Photo by Nancy A. Ruhling
It’s all in the wrist and the practice, practice, practice.

Vacations? What are they? On weekends, he runs errands and spends time with his children and grandchildren. Up until January, when his mother died, he spent every Sunday with her. He plays poker in Manhattan with the guys every other Wednesday night. He collects casino chips and stamps.

“I have more than 600 chips,” he says, “and every single U.S. commemorative stamp from 1920 to today. I’ve never counted, but I probably have hundreds.”

Aside from his 1998 operation, which kept him in the house for a month, Barry hasn’t missed a day of work.

“You’ve gotta be there for the customers,” he says. “They don’t see you when you’re working, but they sure see you when you’re not there.”

There’s one thing he never does at home: Clean his own windows.

Although there’s an art to window washing — remember the squeegee — what Barry really likes is talking with his customers.

“I’m like their yenta,” he says. “I see everything that’s going on in the businesses in the neighborhood, and we schmooze.”

There aren’t many window washers any more, and at 68, Barry works a reduced route.
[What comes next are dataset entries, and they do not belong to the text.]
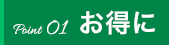 Point 01 お得に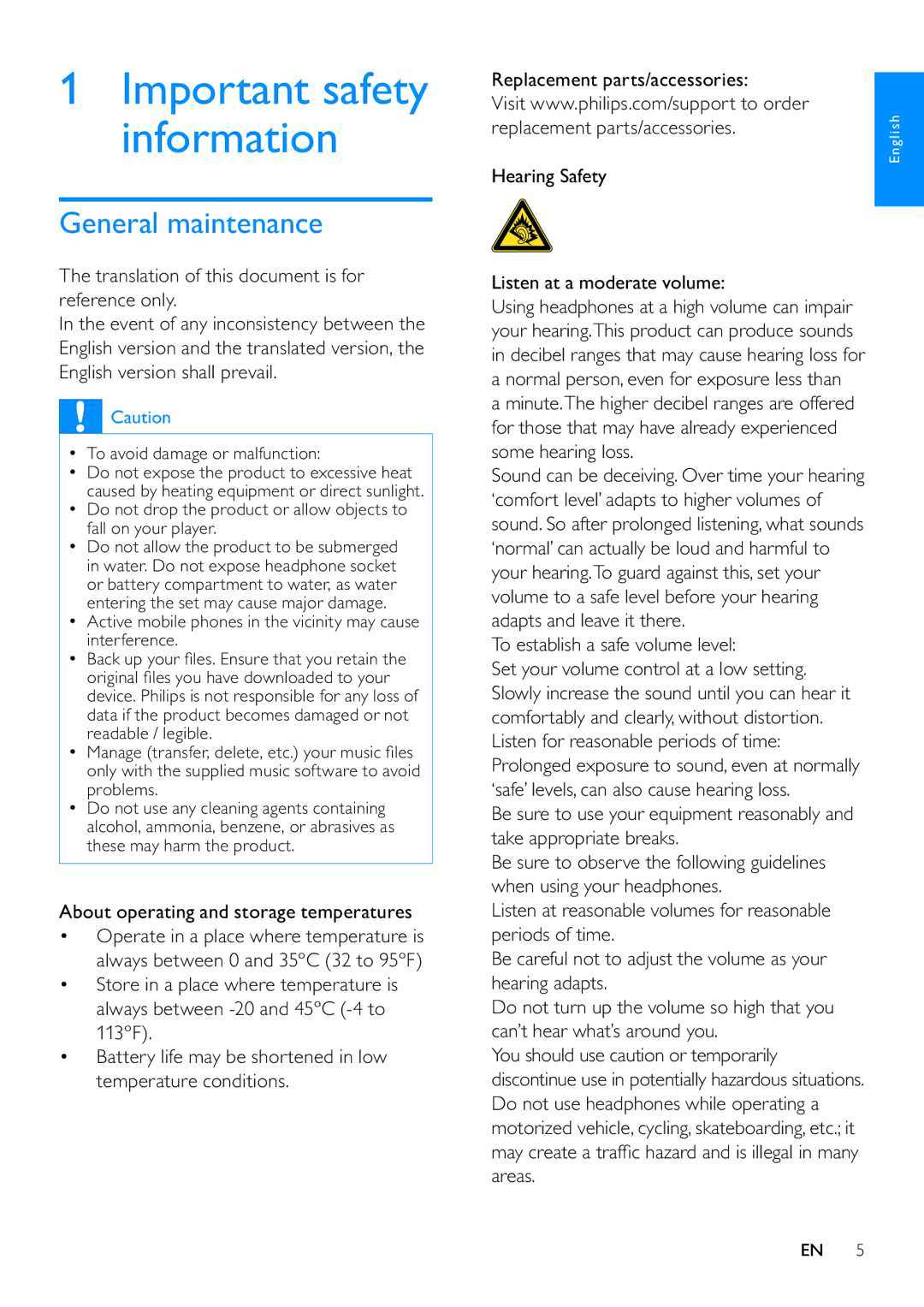 1 Important safety information

General maintenance

The translation of this document is for reference only.
In the event of any inconsistency between the English version and the translated version, the English version shall prevail.

Caution

• To avoid damage or malfunction:
• Do not expose the product to excessive heat caused by heating equipment or direct sunlight.
• Do not drop the product or allow objects to fall on your player.
• Do not allow the product to be submerged in water. Do not expose headphone socket or battery compartment to water, as water entering the set may cause major damage.
• Active mobile phones in the vicinity may cause interference.
• Back up your files. Ensure that you retain the original files you have downloaded to your device. Philips is not responsible for any loss of data if the product becomes damaged or not readable / legible.
• Manage (transfer, delete, etc.) your music files only with the supplied music software to avoid problems.
• Do not use any cleaning agents containing alcohol, ammonia, benzene, or abrasives as these may harm the product.

About operating and storage temperatures
• Operate in a place where temperature is always between 0 and 35°C (32 to 95°F)
• Store in a place where temperature is always between -20 and 45°C (-4 to 113°F).
• Battery life may be shortened in low temperature conditions.

Replacement parts/accessories:
Visit www.philips.com/support to order replacement parts/accessories.

Hearing Safety

Listen at a moderate volume:
Using headphones at a high volume can impair your hearing. This product can produce sounds in decibel ranges that may cause hearing loss for a normal person, even for exposure less than a minute. The higher decibel ranges are offered for those that may have already experienced some hearing loss.
Sound can be deceiving. Over time your hearing 'comfort level' adapts to higher volumes of sound. So after prolonged listening, what sounds 'normal' can actually be loud and harmful to your hearing. To guard against this, set your volume to a safe level before your hearing adapts and leave it there.
To establish a safe volume level:
Set your volume control at a low setting.
Slowly increase the sound until you can hear it comfortably and clearly, without distortion.
Listen for reasonable periods of time:
Prolonged exposure to sound, even at normally 'safe' levels, can also cause hearing loss.
Be sure to use your equipment reasonably and take appropriate breaks.
Be sure to observe the following guidelines when using your headphones.
Listen at reasonable volumes for reasonable periods of time.
Be careful not to adjust the volume as your hearing adapts.
Do not turn up the volume so high that you can't hear what's around you.
You should use caution or temporarily discontinue use in potentially hazardous situations.
Do not use headphones while operating a motorized vehicle, cycling, skateboarding, etc.; it may create a traffic hazard and is illegal in many areas.

English

EN 5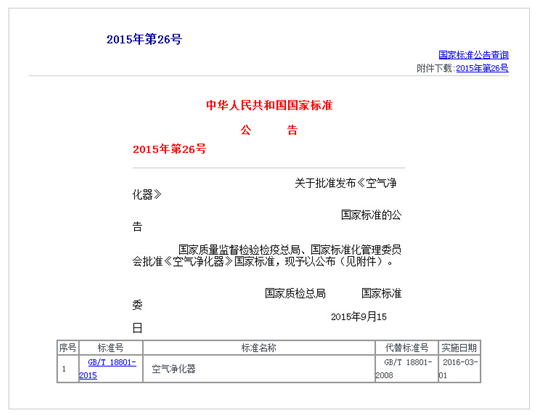 2015年第26号

国家标准公告查询
附件下载:2015年第26号

中华人民共和国国家标准

公　　告

2015年第26号

关于批准发布《空气净化器》

国家标准的公告

国家质量监督检验检疫总局、国家标准化管理委员会批准《空气净化器》国家标准，现予以公布（见附件）。

国家质检总局　　国家标准委

2015年9月15日

| 序号 | 标准号 | 标准名称 | 代替标准号 | 实施日期 |
|---|---|---|---|---|
| 1 | GB/T 18801-2015 | 空气净化器 | GB/T 18801-2008 | 2016-03-01 |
It’s not like the old days when he got up at 3 or 4 a.m. just to squeeze everyone in.


Photo by Nancy A. Ruhling
For Barry, work is windows on the world.

“A lot of the old-time stores have gone out of business,” he says. “And picking up new ones is more difficult.”

That suits Barry just fine. “I intend to keep doing this until I can’t do it any more,” he says. “There’s nothing I’d rather be doing.”

Besides which, he says, “getting out of the house keeps my marriage intact.”

As he wheels his bucket of water away, the sun highlights his reflection in the newly cleaned window. Moments later, he’s up the street starting all over again, putting wand to water.